§ Entries from a dataset
%%

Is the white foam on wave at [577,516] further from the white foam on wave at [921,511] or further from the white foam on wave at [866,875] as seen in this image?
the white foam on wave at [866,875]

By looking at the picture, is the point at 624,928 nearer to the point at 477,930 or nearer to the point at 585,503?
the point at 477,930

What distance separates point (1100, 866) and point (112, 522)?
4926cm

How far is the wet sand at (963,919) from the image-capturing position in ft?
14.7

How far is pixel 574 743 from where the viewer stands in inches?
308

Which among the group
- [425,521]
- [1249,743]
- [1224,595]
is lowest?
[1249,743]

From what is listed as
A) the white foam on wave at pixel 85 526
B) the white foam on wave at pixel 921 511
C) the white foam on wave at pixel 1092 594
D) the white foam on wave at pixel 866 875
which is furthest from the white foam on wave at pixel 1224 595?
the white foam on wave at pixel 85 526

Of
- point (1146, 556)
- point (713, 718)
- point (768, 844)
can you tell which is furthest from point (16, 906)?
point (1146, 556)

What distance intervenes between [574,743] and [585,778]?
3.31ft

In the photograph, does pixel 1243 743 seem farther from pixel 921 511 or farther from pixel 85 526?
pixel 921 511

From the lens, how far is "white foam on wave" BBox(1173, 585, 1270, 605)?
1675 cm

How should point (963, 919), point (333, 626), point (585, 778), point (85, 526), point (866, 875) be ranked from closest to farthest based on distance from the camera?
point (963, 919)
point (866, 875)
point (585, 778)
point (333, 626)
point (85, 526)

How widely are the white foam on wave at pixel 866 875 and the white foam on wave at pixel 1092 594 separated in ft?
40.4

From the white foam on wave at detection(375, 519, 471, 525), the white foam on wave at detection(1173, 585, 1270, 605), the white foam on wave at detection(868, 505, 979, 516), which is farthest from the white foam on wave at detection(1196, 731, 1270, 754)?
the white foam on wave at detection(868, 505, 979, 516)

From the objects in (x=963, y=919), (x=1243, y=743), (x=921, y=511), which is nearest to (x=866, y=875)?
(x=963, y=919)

%%
%%

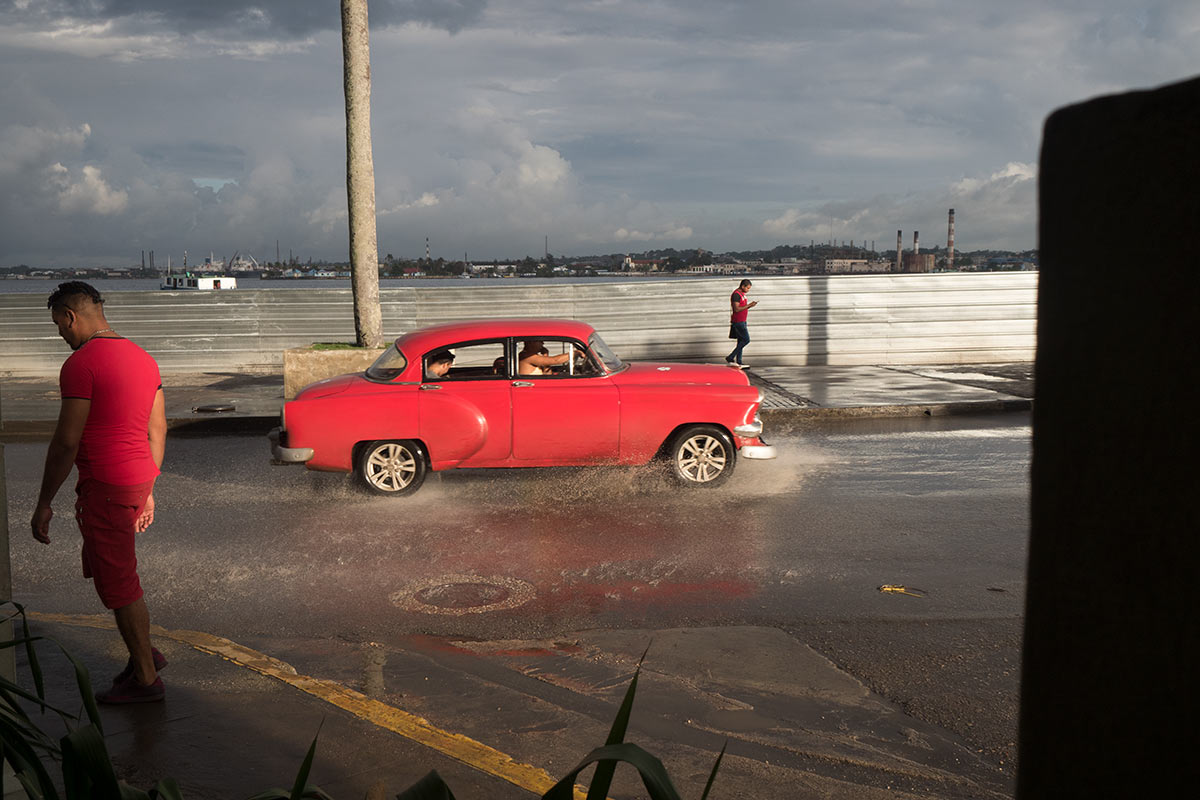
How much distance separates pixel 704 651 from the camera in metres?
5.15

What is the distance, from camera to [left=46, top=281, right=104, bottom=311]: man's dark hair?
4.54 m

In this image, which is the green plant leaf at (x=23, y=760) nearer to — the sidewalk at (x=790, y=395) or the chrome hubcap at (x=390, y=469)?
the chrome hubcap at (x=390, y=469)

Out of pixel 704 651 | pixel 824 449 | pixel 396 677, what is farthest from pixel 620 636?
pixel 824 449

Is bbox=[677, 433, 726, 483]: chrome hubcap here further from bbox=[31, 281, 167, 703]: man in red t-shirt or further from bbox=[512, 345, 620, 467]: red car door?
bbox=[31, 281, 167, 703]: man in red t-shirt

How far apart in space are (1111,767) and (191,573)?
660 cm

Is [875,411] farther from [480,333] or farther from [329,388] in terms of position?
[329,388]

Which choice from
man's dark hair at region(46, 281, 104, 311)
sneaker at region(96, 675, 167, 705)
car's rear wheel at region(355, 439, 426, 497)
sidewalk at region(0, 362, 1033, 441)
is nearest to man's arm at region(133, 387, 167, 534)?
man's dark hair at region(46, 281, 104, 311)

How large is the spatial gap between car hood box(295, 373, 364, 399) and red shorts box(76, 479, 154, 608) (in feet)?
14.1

%%

§ TO BE DONE
Count the lines in the entries above that contain the word "further". Give only the number.

§ RESULT
2